Results that differ are marked as “interesting” with a DiffFromBase string showing exactly what changed (e.g., "status:200->500, length:+450").

Results Streaming

Attack results stream in real-time via WebSocket events:

attacker:started — attack begun, total request count
attacker:progress — per-request result (status, length, time, matched, payload)
attacker:completed — attack finished, summary statistics
attacker:error — attack failed

The UI shows:

Progress bar with percentage and request count
Live results table with sortable columns (payload, status, length, time, match)
Summary with status distribution and top interesting results

Advanced Settings

Setting	Default	Maximum	Description
Threads	5	10	Concurrent requests (channel-based semaphore). Higher = faster but more aggressive.
Delay (ms)	50	—	Delay between launching each request. Prevents overwhelming the target.
Max requests	500	2,000	Safety cap on total requests per attack. Prevents accidental cluster bomb explosions.
Follow redirects	false	—	Whether to follow HTTP 3xx redirects.
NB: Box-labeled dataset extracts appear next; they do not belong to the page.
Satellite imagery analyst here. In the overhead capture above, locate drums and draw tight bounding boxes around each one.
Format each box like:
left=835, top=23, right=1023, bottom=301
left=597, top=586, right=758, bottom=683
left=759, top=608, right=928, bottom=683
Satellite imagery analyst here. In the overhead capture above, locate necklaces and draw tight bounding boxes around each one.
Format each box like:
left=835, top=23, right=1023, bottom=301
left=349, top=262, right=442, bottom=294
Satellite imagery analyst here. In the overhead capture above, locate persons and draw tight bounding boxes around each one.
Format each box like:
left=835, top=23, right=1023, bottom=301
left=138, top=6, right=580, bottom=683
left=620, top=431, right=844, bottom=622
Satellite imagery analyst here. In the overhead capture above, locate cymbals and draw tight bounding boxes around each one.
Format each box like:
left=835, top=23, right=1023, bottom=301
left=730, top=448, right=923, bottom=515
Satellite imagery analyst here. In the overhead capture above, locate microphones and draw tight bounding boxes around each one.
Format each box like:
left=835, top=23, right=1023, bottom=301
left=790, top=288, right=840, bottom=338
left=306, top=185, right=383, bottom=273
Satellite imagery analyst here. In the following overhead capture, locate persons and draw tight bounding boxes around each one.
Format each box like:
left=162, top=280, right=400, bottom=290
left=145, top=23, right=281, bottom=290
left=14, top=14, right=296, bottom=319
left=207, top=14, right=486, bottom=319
Off by default so you can see the raw redirect response.
Timeout (s)	30	—	Per-request HTTP client timeout. Requests exceeding this are marked as timed out.

Agent Integration

The attack_request tool lets the AI agent use the attacker programmatically:

{
  "tool": "attack_request",
  "input": {
    "flow_id": "01HWRFQP...",
    "mode": "sniper",
    "positions": [{"start": 42, "end": 48, "location": "body"}],
    "payloads": {"type": "wordlist", "name": "sqli"},
    "match_rules": [{"type": "status", "value": "200"}]
  }
}

The tool has a 5-minute timeout and is routed to active_test and exploit plan step categories.

Architecture

The attacker uses an async 202 pattern — POST /attacker/run returns immediately with 202 Accepted, and results stream via WebSocket events. This prevents HTTP timeout issues for long-running attacks.